At the same time, you meet men and women, gay and straight, who were not afraid to tell the truth, to take on the problems of trying to deal with a disease that was either being ignored or denied, working with little or no support, inadequate or no funds, watching friends, loved ones, patients dying around them, fighting in the political, social, economic, and scientific arenas. Some of them ended up with the disease themselves but kept going. Some of the good guys are unexpected. For example C Everett Koop, a Reagan-appointed fundamentalist Christian, was the Surgeon General who treated AIDS as a public health issue, rather than a moral or social issue. It was late but it was something.
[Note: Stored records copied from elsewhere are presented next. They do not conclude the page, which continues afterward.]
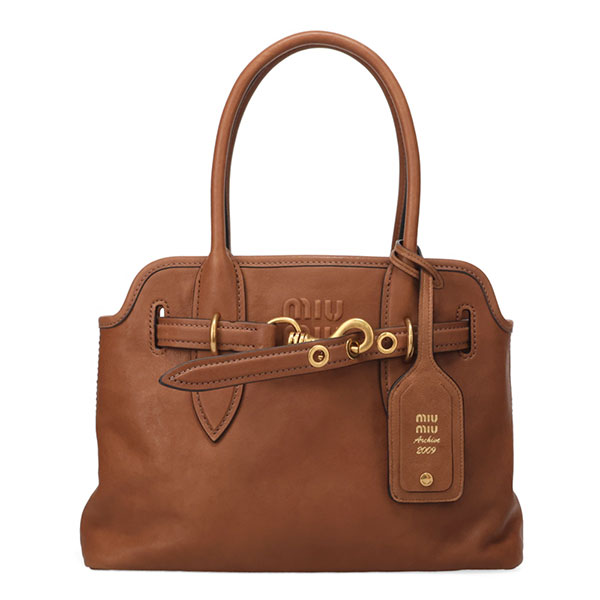 ミュウミュウ バッグ レディース MIUMIU アバンチュール ナッパレザーバッグ 5BA292 2BBL F0316 ROUBRE オーク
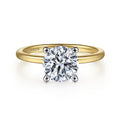 Gabriel & Co. ER15960R6M4JJJ 14K White-Yellow Gold Diamond Engagement Ring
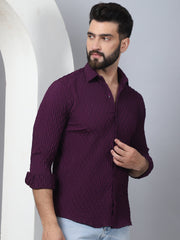 Woven Design Casual Shirt for Mens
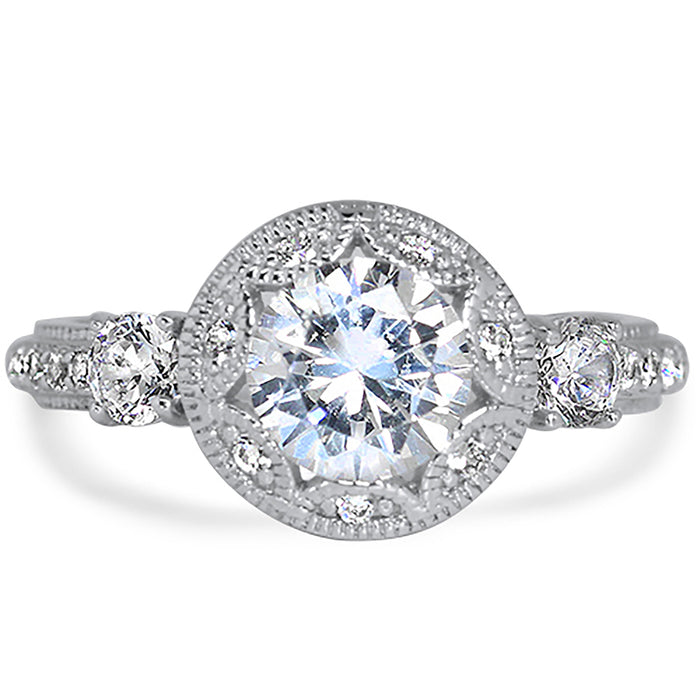 CZ Engagement Ring for Women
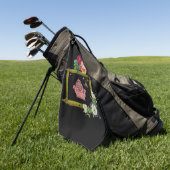 Golf Towel Floral Golfhanddoek (Groen)
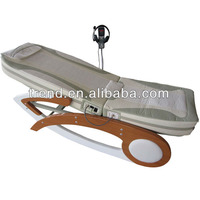 Lit de massage de thérapie thermique avec partie de jambe de pétrissage Airbag et rouleau de jade arrière pour presse et techniques de pétrissage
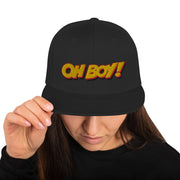 Oh Boy! Signature Black Snapback Hat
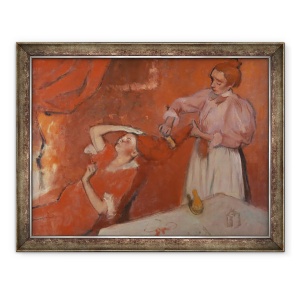 Tablou inramat - Edgar Degas - Pieptanarea parului La Coiffure, 60 x 80 cm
Some of the people are inspiring, some infuriating, some touching, some more ambivalent. The infamous Patient Zero, Gaetan Dugas, deliberately was having sex without telling his partners he had the disease or taking any precautions. And yet, while he angers with his actions, he comes across sometimes as a tragic figure, tormented by chance and his personal demons. Although Shilts has been accused of creating a gay bogeyman in Dugas, I thought his portrayal was compassionate without losing sight of Dugas’s role.

The book covers the year 1980 to 1985 in detail, culminating in Rock Hudson’s announcement of his disease, when AIDS finally became part of the public discussion. Apart from the social and political story, it is also fascinating to read how a new disease is recognised, found, defined and isolated. And for a book full of science, technical terms, and government departments and acronyms, it’s quite the page turner. Its believed AIDS arrived in the US in 1976 with the Bicentennial celebrations. Before then it was already in Africa and France. Only in America, because of how it first presented, did it become known as the gay disease, with disasterous consequences worldwide. Shilts was the only journalist to follow the story from the beginning, and was uniquely placed to write this book. We should be grateful he did.

There is still no cure for AIDS, only treatments. As more young gay men, as I am told, are thinking AIDS is no longer a threat, this book may still be timely reading.